Authors and Official Attribution

This work is the result of collaboration between EPFL and Apple researchers:

David Mizrahi, Roman Bachmann, Oğuzhan Fatih Kar, Teresa Yeo, Mingfei Gao, Afshin Dehghan, Amir Zamir… and colleagues — 4M & 4M-21 teams.

Both papers are available from the official 4M project site:

4M: Massively Multimodal Masked Modeling (NeurIPS 2023) — Mizrahi et al., 2023
4M-21: An Any-to-Any Vision Model for Tens of Tasks and Modalities (NeurIPS 2024) — Bachmann et al., 2024

Conclusion: Foundations Built, But the Frontier Remains

4M and 4M‑21 mark a turning point in multimodal AI. They show that:

Unified token spaces work across dozens of modalities
Language can serve as a structural interface, not just a conditioning signal
Tasks can emerge from conditioning rather than engineered heads
Models can scale without performance collapse, even as modalities triple

Yet as impressive as these results are, the frontier of true multimodal intelligence is still wide open.

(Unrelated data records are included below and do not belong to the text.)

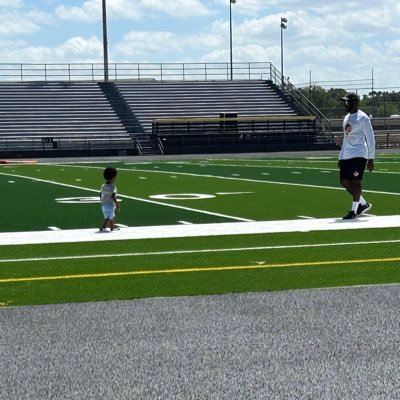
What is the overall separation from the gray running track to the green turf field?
0.72 m

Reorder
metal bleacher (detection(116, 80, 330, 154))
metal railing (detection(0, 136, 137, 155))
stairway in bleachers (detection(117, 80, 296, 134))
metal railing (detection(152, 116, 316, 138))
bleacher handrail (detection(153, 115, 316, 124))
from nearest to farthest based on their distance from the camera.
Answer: metal railing (detection(0, 136, 137, 155)) → metal bleacher (detection(116, 80, 330, 154)) → metal railing (detection(152, 116, 316, 138)) → bleacher handrail (detection(153, 115, 316, 124)) → stairway in bleachers (detection(117, 80, 296, 134))

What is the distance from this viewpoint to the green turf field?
884 centimetres

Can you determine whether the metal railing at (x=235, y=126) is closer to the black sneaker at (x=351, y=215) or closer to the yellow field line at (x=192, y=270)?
the black sneaker at (x=351, y=215)

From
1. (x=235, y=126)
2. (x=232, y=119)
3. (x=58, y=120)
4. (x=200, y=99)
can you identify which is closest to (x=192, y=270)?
(x=232, y=119)

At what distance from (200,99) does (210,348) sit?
59895 mm

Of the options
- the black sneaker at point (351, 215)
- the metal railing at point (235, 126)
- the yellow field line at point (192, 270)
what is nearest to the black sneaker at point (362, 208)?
the black sneaker at point (351, 215)

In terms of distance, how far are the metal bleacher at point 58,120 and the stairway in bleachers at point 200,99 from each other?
210 centimetres

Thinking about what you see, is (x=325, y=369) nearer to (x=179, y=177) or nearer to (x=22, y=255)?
(x=22, y=255)

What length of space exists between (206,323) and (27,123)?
5323 centimetres

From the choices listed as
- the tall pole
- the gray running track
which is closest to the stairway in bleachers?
the tall pole

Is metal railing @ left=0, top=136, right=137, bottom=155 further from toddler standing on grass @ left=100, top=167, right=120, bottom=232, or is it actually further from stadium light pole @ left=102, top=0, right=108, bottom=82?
toddler standing on grass @ left=100, top=167, right=120, bottom=232

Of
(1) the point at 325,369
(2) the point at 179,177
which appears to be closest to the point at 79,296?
(1) the point at 325,369

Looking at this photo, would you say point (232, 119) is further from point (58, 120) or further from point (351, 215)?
point (351, 215)

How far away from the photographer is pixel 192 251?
37.3ft
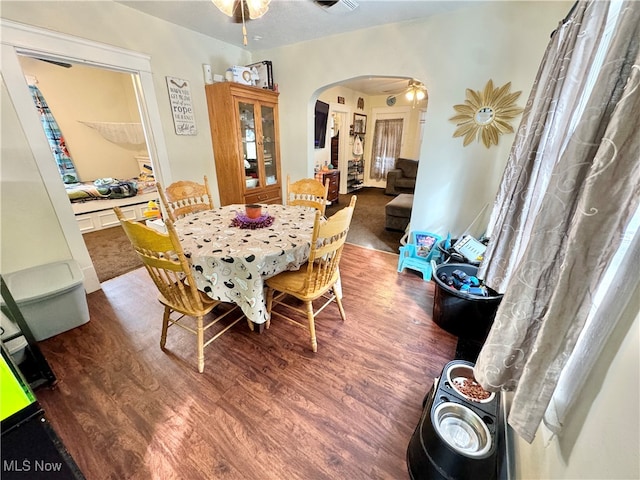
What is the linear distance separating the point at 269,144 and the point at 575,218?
332cm

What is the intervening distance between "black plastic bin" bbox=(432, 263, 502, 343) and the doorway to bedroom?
3.47 metres

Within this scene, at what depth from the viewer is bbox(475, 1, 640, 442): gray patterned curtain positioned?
47 cm

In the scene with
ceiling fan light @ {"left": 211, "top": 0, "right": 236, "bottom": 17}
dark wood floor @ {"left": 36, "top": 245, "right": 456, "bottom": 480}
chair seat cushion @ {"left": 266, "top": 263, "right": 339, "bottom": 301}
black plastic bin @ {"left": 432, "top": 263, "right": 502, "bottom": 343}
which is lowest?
dark wood floor @ {"left": 36, "top": 245, "right": 456, "bottom": 480}

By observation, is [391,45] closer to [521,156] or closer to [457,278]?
[521,156]

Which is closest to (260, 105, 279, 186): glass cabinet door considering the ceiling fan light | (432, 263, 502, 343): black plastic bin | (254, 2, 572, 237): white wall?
(254, 2, 572, 237): white wall

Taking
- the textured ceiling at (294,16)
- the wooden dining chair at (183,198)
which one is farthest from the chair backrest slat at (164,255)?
the textured ceiling at (294,16)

What 4M‑21 Does Not Do—Yet

The project is not a reasoning-first system. It cannot plan, chain steps explicitly, or act autonomously:

Emergent reasoning is limited: There’s no explicit chain-of-thought or planning; constraint satisfaction occurs implicitly across tokens.
Tokenization bottlenecks exist: Discretization is lossy, which limits fidelity for complex modalities.
Dataset alignment is partial: Some modalities and datasets are only loosely coordinated, leaving room for inconsistencies in training.

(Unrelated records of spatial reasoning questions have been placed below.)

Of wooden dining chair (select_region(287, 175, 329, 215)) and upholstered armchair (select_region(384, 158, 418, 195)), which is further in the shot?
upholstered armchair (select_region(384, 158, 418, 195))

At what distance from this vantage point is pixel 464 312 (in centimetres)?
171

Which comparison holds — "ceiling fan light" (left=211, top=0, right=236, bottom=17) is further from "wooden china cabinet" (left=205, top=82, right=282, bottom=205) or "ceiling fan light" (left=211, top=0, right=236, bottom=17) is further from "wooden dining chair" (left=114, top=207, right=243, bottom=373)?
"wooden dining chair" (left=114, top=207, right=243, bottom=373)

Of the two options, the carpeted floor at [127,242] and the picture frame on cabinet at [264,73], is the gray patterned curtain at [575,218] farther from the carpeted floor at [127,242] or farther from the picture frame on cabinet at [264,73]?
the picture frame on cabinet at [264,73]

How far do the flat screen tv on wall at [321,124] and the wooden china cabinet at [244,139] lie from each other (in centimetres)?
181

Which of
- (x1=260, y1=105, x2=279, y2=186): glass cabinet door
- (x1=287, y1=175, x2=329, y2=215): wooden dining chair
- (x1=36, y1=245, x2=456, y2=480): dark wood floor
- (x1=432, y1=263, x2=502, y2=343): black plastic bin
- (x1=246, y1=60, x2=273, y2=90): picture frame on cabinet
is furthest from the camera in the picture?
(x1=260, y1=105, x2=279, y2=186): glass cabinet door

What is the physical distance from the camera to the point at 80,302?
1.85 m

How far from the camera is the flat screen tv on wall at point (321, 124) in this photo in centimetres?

In other words, 4M‑21 is a foundation backbone, not an agent or cognitive system. It lays the groundwork, but the “thinking” part—planning, instruction-following, and compositional reasoning—is still to come.

The Road Ahead: Directions to Watch

The official project and research notes point to several promising avenues:

Better tokenization schemes
Adaptive, higher-fidelity tokenizers could reduce reconstruction loss and improve fine-grained multimodal generation.
Explicit reasoning objectives
Integrating constraint-based or reasoning-centered training could turn implicit consistency into explicit reasoning capabilities.
Instruction tuning over token sequences
Just like LLMs benefit from instruction fine-tuning, multimodal backbones could learn to follow structured multimodal instructions across domains.
Integration with agentic architectures
Combining unified token spaces with LLM-style planners, memory modules, or embodied agents could finally unlock reasoning and agency in multimodal systems.

In short, 4M‑21 has built the scalable, unified foundation, and the next frontier is layering reasoning, instruction-following, and agency on top.

The lesson for the field is clear: multimodal AI has crossed the threshold of scalability and unification—but intelligence still has a way to go. The foundation is there; now comes the building.

References

4M official project page, Massively Multimodal Masked Modeling, EPFL / Apple Research.
Bachmann, R., et al. (2024). 4M-21: An Any-to-Any Vision Model for Tens of Tasks and Modalities. Advances in Neural Information Processing Systems (NeurIPS 2024). Available at 4m.epfl.ch.
Mizrahi, D., et al. (2023). 4M: Massively Multimodal Masked Modeling. Advances in Neural Information Processing Systems (NeurIPS 2023). Available at 4m.epfl.ch.